| DATA PROVIDED |

* * * * * * * * *

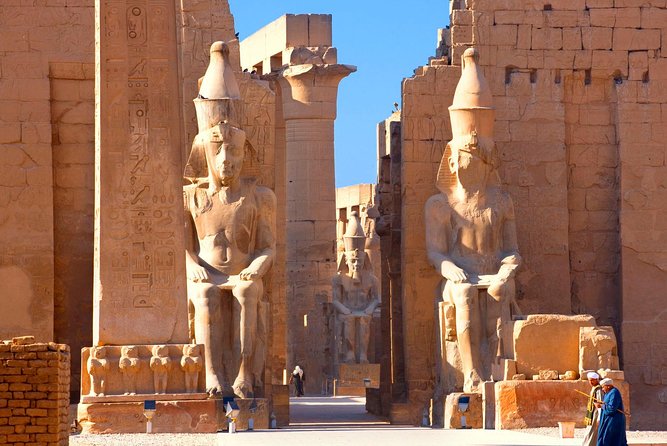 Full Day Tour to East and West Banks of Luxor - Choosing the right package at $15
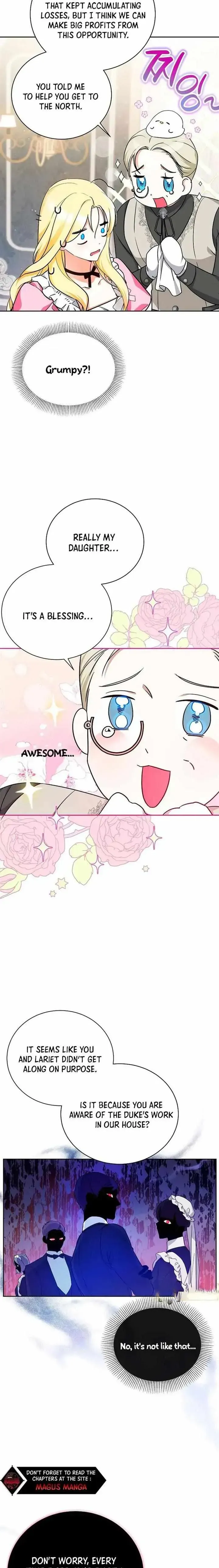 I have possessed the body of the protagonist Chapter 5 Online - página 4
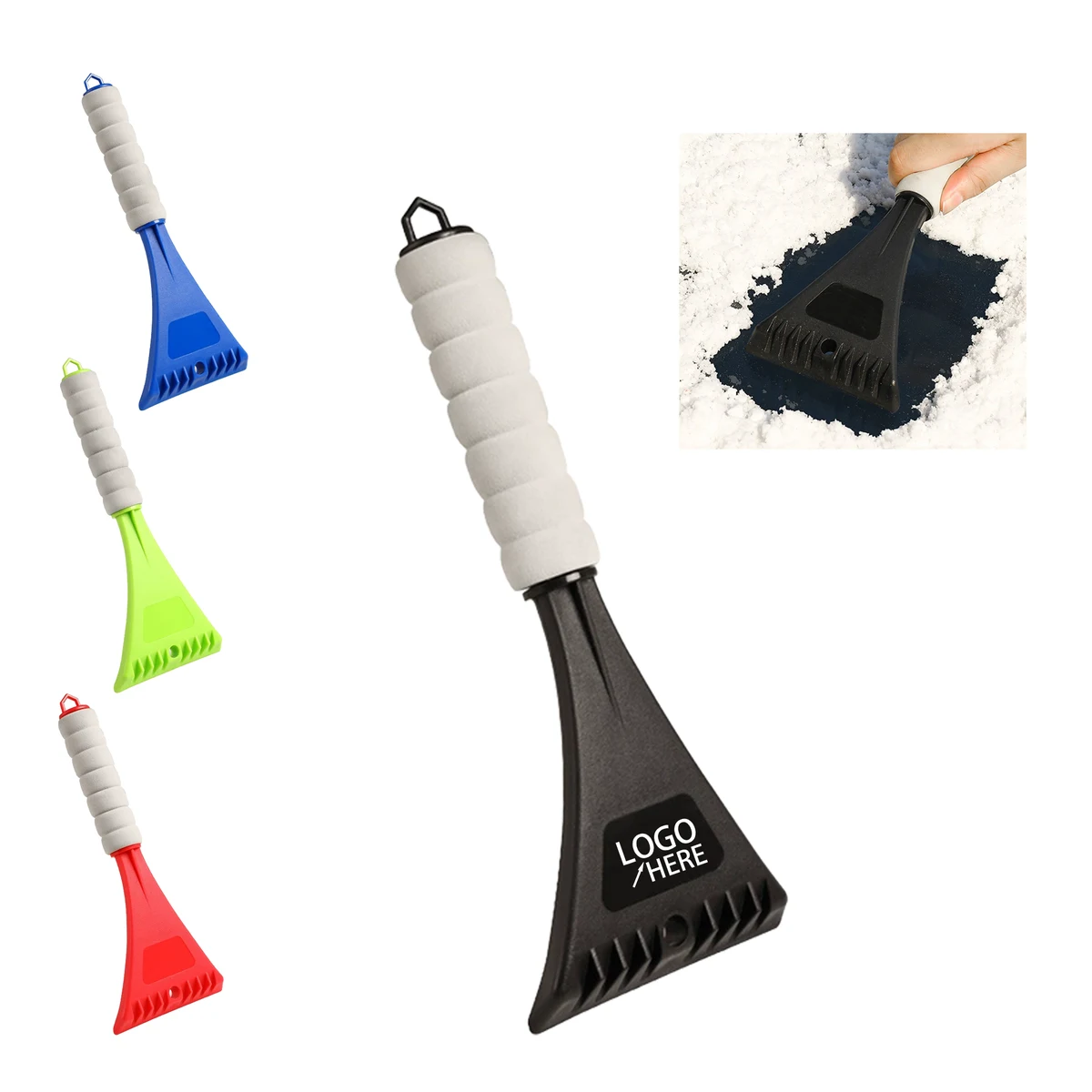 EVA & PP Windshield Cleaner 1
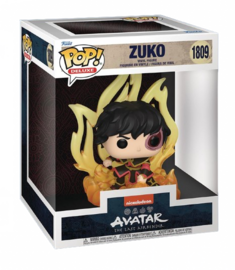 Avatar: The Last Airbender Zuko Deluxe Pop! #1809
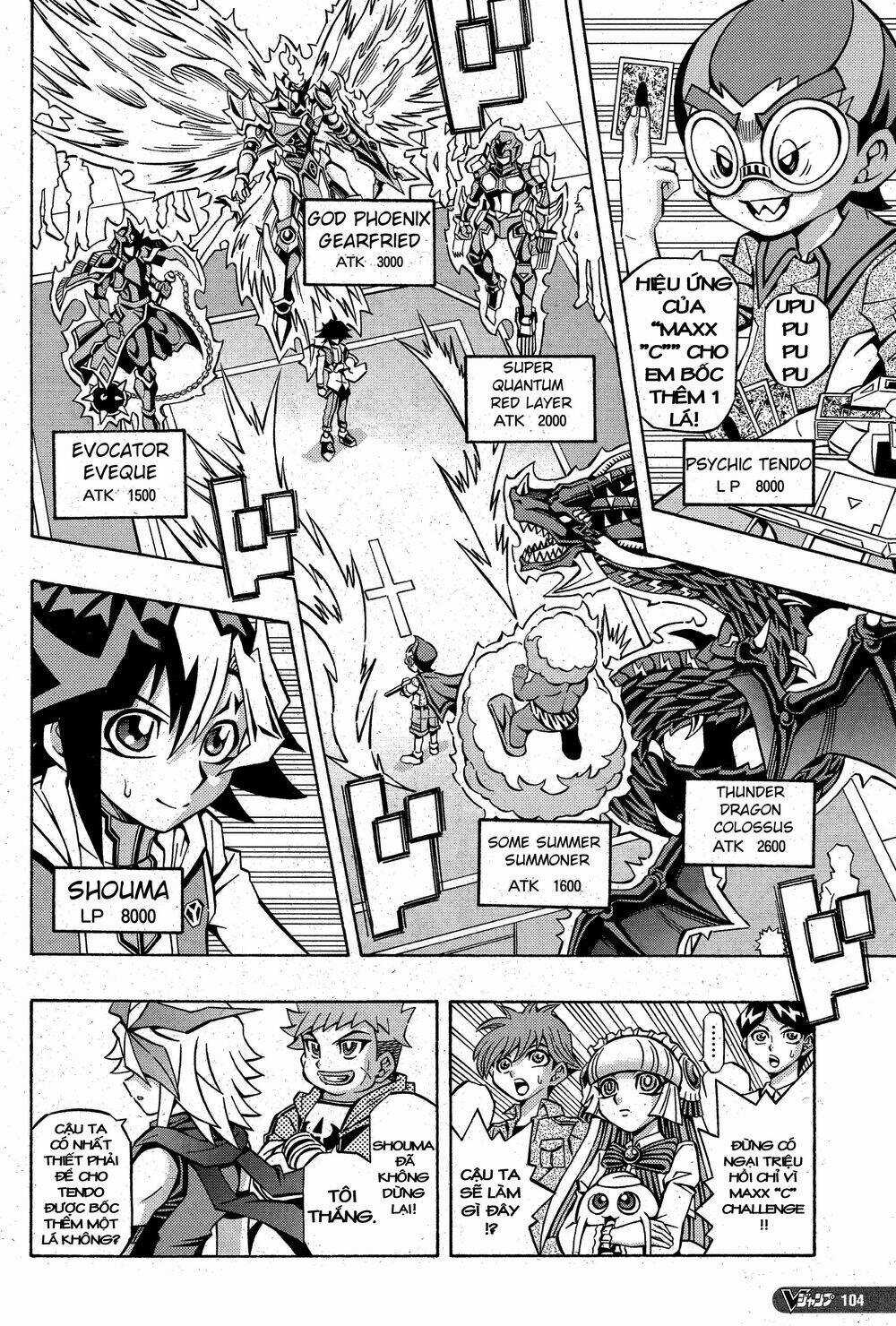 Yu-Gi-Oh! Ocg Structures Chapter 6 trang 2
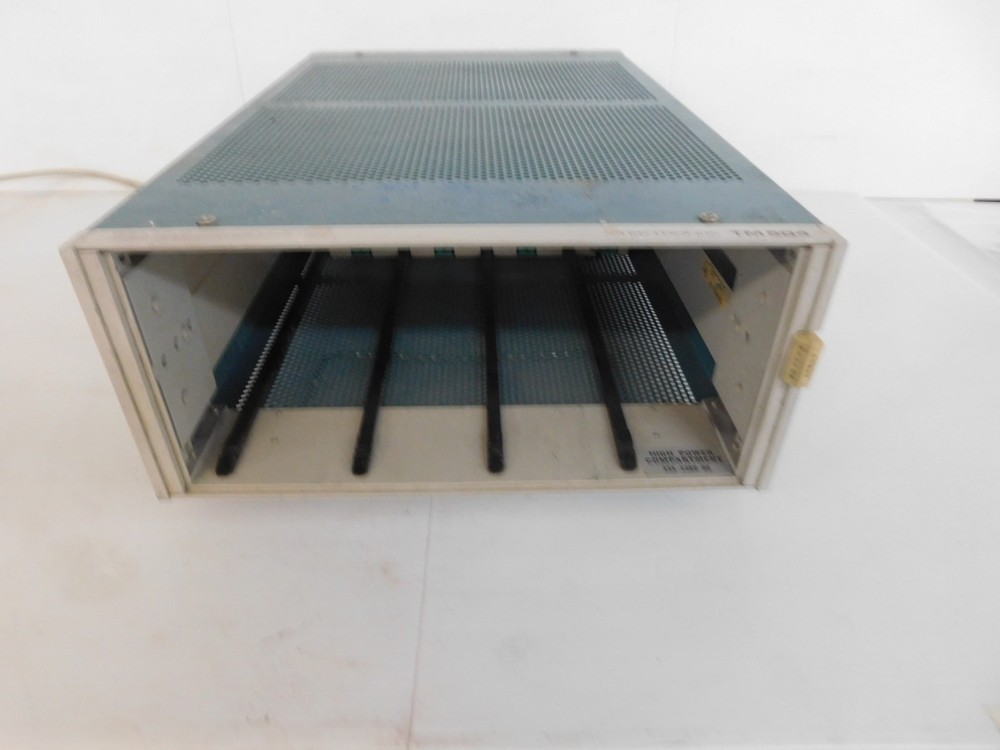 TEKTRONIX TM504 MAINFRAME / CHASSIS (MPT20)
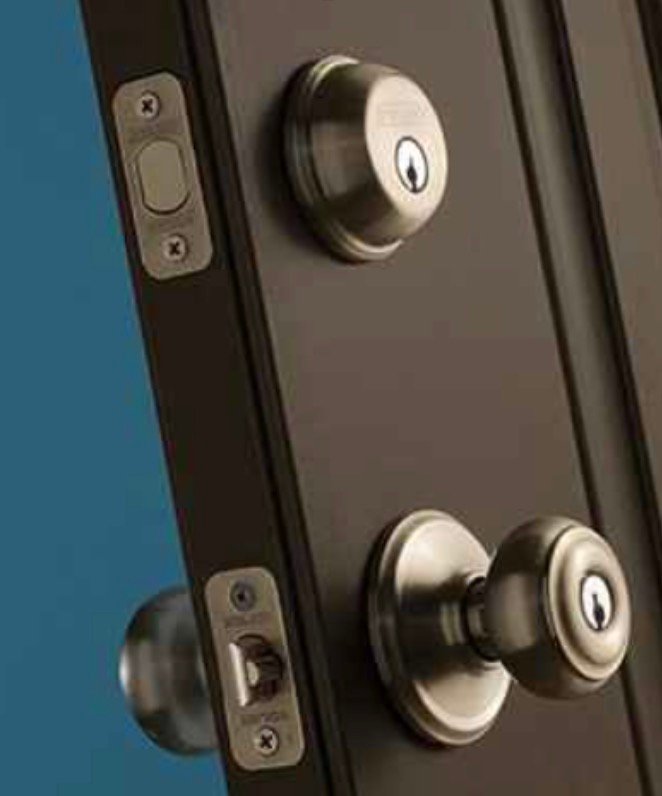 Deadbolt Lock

* * * * * * * * *

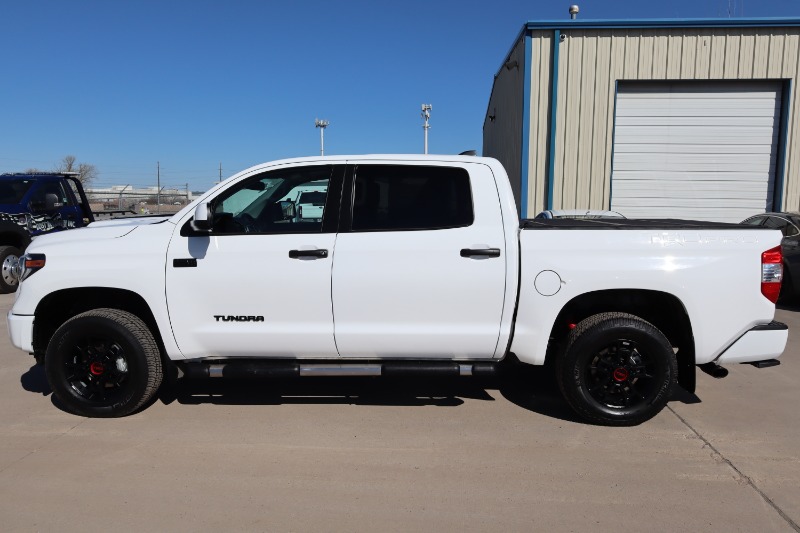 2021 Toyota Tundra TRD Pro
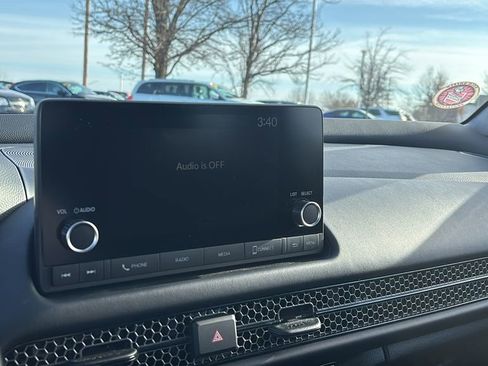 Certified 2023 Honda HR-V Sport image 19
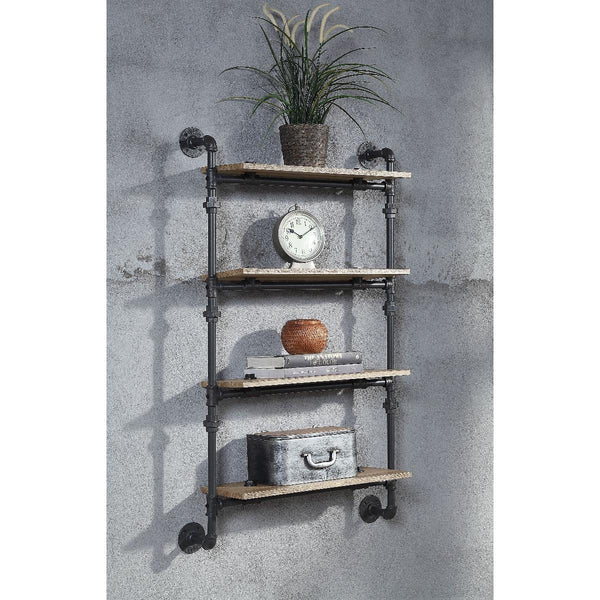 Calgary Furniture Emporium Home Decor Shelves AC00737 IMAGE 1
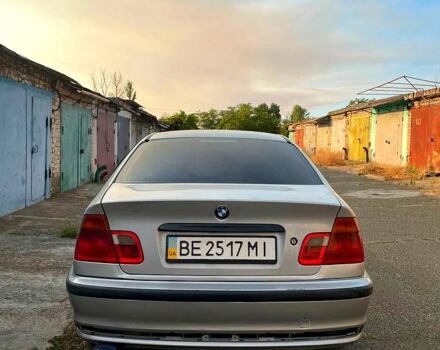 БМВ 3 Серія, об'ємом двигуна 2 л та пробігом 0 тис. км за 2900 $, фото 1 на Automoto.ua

* * * * * * * * *

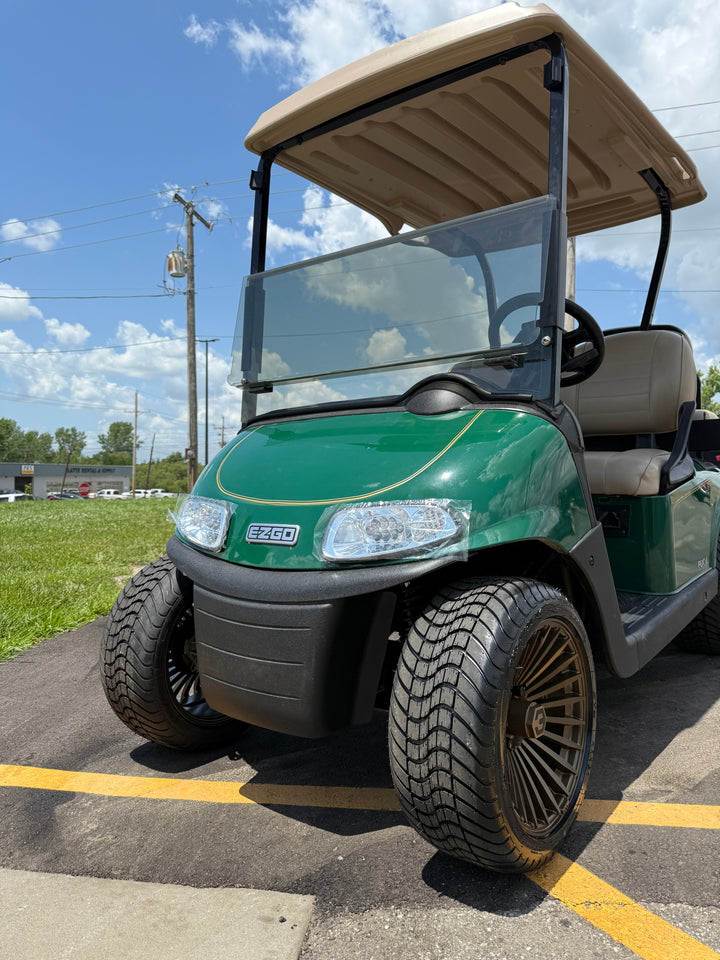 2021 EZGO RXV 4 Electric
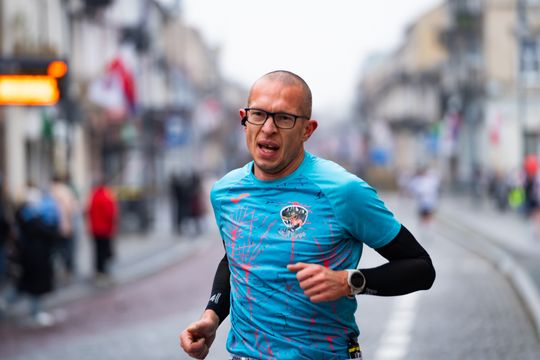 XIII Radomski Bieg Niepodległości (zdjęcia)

* * * * * * * * *

| TASK PROMPT |
Reproduce the listing above from the line that holds "Certified 2023 Honda HR-V Sport image 19" through the line that holds "БМВ 3 Серія, об'ємом", both included, with the pictures left out.

| WRITTEN ANSWER |
 Certified 2023 Honda HR-V Sport image 19
 Calgary Furniture Emporium Home Decor Shelves AC00737 IMAGE 1
 БМВ 3 Серія, об'ємом двигуна 2 л та пробігом 0 тис. км за 2900 $, фото 1 на Automoto.ua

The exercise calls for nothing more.